I was speechless and didn’t know how to respond, so I nodded an acknowledgement to her successful two days. I believe she could tell by my look that I understood that it wasn’t an easy accomplishment.
I noticed she only had a light jacket, and was using it as a pillow. She had nothing else; no spare clothes, or other possessions that I could see. I said I had an extra jacket in the car and asked if she’d like to have it. She said she would and I got it for her. She immediately put it on.
She talked for awhile more, then we said goodbye. When I was about half-way to my car, I turned around, took some cash out of my wallet, rolled it up and handed it to her, saying, “You may need this.”

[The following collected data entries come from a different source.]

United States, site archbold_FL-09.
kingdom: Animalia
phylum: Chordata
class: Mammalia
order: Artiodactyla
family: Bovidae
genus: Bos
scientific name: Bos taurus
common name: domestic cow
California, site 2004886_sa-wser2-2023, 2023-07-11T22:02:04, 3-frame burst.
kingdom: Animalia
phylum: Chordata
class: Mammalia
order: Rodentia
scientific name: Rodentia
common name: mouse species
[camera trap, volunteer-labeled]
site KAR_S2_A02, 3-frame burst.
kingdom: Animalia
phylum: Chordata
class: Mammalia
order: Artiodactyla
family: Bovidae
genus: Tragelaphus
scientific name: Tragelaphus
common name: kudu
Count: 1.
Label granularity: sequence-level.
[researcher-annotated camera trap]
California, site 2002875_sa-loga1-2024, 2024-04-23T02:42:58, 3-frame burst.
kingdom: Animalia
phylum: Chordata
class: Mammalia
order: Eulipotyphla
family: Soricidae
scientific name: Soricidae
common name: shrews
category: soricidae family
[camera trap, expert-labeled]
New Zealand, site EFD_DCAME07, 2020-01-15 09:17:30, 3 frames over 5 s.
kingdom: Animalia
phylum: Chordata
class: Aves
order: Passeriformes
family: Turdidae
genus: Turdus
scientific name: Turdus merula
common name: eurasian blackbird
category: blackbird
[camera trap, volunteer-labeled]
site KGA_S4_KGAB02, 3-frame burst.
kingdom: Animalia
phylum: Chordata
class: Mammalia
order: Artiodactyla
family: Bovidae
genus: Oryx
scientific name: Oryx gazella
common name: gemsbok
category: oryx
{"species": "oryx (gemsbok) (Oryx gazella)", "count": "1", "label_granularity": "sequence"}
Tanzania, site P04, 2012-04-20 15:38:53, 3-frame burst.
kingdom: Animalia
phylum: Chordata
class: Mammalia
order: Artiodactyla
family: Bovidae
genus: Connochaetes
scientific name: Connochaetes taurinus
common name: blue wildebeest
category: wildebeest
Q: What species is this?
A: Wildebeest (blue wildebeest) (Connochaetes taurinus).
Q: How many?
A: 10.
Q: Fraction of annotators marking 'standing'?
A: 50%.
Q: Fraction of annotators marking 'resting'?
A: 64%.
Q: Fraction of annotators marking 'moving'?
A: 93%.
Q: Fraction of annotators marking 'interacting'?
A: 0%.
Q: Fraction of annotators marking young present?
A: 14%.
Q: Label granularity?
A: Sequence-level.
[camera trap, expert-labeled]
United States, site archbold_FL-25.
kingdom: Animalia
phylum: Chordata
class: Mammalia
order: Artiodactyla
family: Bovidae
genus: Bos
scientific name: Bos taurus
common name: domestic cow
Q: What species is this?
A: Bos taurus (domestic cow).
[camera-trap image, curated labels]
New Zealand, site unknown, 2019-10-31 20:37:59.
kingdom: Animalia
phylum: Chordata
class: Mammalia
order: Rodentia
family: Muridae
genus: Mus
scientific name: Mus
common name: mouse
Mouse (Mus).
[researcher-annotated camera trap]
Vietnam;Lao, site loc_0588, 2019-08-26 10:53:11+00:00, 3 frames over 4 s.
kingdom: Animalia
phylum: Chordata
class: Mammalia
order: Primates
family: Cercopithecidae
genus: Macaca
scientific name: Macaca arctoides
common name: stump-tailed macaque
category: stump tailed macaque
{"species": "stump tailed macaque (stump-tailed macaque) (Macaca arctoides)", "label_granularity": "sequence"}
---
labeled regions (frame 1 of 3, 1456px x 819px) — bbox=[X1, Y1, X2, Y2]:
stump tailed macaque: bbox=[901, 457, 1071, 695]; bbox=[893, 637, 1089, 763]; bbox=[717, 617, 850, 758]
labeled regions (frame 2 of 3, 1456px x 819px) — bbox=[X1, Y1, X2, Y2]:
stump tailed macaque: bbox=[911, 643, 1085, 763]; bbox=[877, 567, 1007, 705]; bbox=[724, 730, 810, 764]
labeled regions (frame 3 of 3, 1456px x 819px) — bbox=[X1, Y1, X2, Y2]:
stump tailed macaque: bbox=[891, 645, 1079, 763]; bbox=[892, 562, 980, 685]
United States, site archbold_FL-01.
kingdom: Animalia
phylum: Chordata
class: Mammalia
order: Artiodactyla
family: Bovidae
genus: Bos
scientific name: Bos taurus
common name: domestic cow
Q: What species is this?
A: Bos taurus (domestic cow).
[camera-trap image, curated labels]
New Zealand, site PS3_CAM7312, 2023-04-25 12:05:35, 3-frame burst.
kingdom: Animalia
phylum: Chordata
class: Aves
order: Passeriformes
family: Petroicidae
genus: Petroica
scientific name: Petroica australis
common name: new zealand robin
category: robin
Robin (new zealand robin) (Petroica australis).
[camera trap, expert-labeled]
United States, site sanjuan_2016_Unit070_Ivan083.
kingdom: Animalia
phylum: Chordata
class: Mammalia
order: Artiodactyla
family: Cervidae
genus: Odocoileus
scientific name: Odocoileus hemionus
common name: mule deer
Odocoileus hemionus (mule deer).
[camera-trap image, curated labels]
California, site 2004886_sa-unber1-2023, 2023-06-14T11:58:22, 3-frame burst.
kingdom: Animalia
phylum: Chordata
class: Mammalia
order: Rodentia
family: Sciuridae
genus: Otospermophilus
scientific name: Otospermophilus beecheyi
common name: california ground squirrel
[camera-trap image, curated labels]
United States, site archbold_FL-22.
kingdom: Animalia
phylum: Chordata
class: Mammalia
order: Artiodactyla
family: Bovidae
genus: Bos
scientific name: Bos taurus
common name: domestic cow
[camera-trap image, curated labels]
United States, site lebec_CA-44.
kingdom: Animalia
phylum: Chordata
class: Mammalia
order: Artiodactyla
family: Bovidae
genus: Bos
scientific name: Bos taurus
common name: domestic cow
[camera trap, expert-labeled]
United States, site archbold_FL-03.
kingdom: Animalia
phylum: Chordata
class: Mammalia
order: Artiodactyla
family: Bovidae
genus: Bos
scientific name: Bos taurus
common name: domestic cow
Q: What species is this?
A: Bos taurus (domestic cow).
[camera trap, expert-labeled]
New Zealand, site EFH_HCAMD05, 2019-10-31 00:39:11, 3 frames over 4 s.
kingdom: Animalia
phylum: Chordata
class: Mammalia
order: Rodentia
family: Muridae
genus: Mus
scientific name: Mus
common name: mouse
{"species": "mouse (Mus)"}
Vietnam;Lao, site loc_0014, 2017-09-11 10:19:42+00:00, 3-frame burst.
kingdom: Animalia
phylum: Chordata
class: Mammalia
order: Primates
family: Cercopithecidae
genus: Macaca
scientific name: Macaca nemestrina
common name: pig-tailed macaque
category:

As she took it, she looked at me eye-to-eye and solemnly swore, “I won’t do anything bad with it.”
I know that if it is humanly within her power to do so she’ll keep her promise.
For just the price of a humble meal and a little time she gave so much more to me, and her gifts were priceless.
Trust. Gratitude. A solemn promise, beautiful smile, and glimpses of her struggle, story, and glorious spirit. A reminder as to the depth of joy that can come from giving, and the priceless gifts one can receive by doing so.
We wished each other a Merry Christmas. I got in my car and as I began to drive away, said, “Stay safe!”
If only one Christmas wish could come true for me this year, may it be that she does indeed stay safe, and rise above the terrible demons that have tried to keep her down.